DIRECTION | Recast the items as a Markdown table with the columns Row and Text, starting at the line with "As shown in the scene" and running through the end of the items, both ends included. Give each line its own row with a row number, and leave out blank lines.
:::::
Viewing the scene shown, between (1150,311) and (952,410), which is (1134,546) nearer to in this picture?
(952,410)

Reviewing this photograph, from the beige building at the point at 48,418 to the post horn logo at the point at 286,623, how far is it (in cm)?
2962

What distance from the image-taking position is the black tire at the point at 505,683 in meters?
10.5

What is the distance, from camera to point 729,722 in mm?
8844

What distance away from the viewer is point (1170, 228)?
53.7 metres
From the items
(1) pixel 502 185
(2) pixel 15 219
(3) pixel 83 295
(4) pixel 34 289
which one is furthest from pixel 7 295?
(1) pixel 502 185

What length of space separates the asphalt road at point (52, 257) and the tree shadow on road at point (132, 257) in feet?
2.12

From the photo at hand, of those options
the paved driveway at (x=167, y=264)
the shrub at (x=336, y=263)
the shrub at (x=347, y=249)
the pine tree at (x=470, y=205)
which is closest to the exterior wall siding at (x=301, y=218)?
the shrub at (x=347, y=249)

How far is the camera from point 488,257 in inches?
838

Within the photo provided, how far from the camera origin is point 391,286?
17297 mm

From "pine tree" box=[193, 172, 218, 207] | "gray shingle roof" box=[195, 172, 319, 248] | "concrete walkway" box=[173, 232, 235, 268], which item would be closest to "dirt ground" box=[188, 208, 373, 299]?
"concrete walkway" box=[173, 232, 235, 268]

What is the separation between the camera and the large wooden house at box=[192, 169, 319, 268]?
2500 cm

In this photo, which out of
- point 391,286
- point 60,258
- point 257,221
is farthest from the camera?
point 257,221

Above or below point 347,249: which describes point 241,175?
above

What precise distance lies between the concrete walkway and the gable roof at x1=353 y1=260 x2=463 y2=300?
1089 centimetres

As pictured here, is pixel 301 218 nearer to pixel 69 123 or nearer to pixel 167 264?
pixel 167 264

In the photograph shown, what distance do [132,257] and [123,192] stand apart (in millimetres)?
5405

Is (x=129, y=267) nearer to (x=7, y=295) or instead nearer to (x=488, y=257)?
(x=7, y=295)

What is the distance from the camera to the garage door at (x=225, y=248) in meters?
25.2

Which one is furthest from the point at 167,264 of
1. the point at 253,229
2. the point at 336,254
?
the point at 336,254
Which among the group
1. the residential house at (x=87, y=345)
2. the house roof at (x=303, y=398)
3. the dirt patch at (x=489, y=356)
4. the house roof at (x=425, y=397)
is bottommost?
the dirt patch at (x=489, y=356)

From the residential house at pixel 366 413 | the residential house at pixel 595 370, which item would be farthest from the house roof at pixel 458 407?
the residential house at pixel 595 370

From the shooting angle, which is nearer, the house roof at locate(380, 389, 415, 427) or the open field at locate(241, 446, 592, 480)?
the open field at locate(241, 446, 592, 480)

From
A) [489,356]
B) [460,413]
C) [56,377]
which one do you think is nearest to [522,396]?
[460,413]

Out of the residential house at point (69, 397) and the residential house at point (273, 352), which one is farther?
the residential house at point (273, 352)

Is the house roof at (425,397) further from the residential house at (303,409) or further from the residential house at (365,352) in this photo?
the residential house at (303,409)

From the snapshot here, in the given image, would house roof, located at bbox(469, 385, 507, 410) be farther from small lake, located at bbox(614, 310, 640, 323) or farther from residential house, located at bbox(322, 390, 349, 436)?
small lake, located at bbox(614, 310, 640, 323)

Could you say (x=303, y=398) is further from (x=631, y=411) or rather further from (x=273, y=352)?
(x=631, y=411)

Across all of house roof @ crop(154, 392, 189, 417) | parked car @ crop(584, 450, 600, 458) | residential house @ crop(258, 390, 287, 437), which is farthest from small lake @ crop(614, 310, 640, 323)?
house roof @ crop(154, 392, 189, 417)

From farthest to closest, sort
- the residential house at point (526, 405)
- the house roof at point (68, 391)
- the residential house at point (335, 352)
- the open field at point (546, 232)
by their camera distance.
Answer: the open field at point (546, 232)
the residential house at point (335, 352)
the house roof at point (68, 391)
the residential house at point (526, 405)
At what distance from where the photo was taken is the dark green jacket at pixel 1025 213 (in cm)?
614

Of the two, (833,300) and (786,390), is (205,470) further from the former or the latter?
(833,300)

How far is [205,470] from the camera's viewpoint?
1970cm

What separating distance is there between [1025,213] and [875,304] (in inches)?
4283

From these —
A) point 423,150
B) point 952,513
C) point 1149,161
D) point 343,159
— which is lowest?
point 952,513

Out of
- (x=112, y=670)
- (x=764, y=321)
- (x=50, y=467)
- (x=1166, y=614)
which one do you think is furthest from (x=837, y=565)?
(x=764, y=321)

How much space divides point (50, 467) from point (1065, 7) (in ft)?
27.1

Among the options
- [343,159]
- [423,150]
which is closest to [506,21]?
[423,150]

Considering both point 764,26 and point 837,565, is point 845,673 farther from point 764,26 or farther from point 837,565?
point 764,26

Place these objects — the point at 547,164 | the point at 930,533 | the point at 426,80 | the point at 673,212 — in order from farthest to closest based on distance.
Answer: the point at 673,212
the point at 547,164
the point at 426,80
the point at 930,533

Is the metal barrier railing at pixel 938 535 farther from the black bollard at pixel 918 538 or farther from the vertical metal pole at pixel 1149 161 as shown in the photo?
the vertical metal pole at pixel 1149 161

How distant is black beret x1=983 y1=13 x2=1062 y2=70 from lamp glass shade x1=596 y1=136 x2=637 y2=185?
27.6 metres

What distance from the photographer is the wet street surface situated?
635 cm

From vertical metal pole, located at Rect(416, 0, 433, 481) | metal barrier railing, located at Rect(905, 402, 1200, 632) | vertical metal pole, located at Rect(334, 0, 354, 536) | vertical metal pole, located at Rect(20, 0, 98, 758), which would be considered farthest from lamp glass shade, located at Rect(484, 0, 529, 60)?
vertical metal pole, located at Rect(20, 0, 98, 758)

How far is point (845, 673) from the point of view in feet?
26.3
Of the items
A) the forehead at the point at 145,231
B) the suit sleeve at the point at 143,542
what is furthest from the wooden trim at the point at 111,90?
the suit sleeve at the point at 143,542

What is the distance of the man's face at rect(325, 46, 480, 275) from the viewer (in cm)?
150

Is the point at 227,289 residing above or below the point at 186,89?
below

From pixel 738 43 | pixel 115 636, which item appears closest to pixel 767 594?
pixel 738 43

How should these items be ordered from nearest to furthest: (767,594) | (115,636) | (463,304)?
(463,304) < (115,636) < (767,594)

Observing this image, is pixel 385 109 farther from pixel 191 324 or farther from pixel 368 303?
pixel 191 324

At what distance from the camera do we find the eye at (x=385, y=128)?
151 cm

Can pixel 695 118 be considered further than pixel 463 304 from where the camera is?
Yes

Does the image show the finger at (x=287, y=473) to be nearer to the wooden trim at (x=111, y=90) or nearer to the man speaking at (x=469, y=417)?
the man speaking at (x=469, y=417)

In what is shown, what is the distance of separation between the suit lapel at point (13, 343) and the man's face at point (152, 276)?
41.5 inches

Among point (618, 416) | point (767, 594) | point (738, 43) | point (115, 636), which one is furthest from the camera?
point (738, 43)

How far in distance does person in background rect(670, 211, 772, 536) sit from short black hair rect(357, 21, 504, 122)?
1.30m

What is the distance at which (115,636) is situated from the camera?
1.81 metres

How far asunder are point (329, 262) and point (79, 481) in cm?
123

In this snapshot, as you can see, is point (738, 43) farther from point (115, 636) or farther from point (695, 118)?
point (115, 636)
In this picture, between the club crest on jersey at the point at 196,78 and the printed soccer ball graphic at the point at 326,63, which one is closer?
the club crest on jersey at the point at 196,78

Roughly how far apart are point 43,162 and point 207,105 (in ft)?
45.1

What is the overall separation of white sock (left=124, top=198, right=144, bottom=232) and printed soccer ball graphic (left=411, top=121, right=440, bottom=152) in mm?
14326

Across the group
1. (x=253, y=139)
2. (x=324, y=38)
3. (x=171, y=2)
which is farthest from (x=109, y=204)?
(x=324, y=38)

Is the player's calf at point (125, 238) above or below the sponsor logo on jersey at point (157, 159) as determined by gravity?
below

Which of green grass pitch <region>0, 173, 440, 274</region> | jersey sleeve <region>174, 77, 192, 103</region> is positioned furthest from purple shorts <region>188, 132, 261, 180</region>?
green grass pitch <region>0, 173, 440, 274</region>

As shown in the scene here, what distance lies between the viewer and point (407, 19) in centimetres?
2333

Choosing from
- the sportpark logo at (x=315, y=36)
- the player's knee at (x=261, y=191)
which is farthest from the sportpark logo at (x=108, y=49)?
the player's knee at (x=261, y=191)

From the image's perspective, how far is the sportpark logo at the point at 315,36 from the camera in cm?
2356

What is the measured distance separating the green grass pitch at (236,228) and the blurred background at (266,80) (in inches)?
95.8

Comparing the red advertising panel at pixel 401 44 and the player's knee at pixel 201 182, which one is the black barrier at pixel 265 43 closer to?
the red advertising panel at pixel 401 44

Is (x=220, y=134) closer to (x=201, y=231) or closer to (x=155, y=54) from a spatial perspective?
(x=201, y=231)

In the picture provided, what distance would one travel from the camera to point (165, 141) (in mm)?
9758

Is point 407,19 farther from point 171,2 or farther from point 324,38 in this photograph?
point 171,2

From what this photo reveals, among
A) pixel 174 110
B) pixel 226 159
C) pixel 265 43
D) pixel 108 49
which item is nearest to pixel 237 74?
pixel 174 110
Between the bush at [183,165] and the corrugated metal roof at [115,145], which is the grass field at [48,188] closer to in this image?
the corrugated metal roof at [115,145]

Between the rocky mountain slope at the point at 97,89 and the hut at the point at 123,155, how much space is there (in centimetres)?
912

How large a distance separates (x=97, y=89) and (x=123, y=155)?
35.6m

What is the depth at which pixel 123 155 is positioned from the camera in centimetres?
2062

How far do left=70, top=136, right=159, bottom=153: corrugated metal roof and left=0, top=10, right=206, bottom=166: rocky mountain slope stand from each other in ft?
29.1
:::::
EXERCISE ANSWER |
| Row | Text |
|---|---|
| 1 | As shown in the scene here, what distance lies between the viewer and point (407, 19) in centimetres? |
| 2 | 2333 |
| 3 | Choosing from |
| 4 | - the sportpark logo at (x=315, y=36) |
| 5 | - the player's knee at (x=261, y=191) |
| 6 | which is farthest from the sportpark logo at (x=108, y=49)? |
| 7 | the player's knee at (x=261, y=191) |
| 8 | From the image's perspective, how far is the sportpark logo at the point at 315,36 from the camera in cm? |
| 9 | 2356 |
| 10 | What is the measured distance separating the green grass pitch at (236,228) and the blurred background at (266,80) (in inches)? |
| 11 | 95.8 |
| 12 | Comparing the red advertising panel at pixel 401 44 and the player's knee at pixel 201 182, which one is the black barrier at pixel 265 43 closer to? |
| 13 | the red advertising panel at pixel 401 44 |
| 14 | Is (x=220, y=134) closer to (x=201, y=231) or closer to (x=155, y=54) from a spatial perspective? |
| 15 | (x=201, y=231) |
| 16 | In the picture provided, what distance would one travel from the camera to point (165, 141) (in mm)? |
| 17 | 9758 |
| 18 | Is point 407,19 farther from point 171,2 or farther from point 324,38 in this photograph? |
| 19 | point 171,2 |
| 20 | From what this photo reveals, among |
| 21 | A) pixel 174 110 |
| 22 | B) pixel 226 159 |
| 23 | C) pixel 265 43 |
| 24 | D) pixel 108 49 |
| 25 | which item is nearest to pixel 237 74? |
| 26 | pixel 174 110 |
| 27 | Between the bush at [183,165] and the corrugated metal roof at [115,145], which is the grass field at [48,188] closer to in this image? |
| 28 | the corrugated metal roof at [115,145] |
| 29 | Between the rocky mountain slope at the point at 97,89 and the hut at the point at 123,155, how much space is there (in centimetres)? |
| 30 | 912 |
| 31 | How large a distance separates (x=97, y=89) and (x=123, y=155)? |
| 32 | 35.6m |
| 33 | What is the depth at which pixel 123 155 is positioned from the camera in centimetres? |
| 34 | 2062 |
| 35 | How far do left=70, top=136, right=159, bottom=153: corrugated metal roof and left=0, top=10, right=206, bottom=166: rocky mountain slope stand from each other in ft? |
| 36 | 29.1 |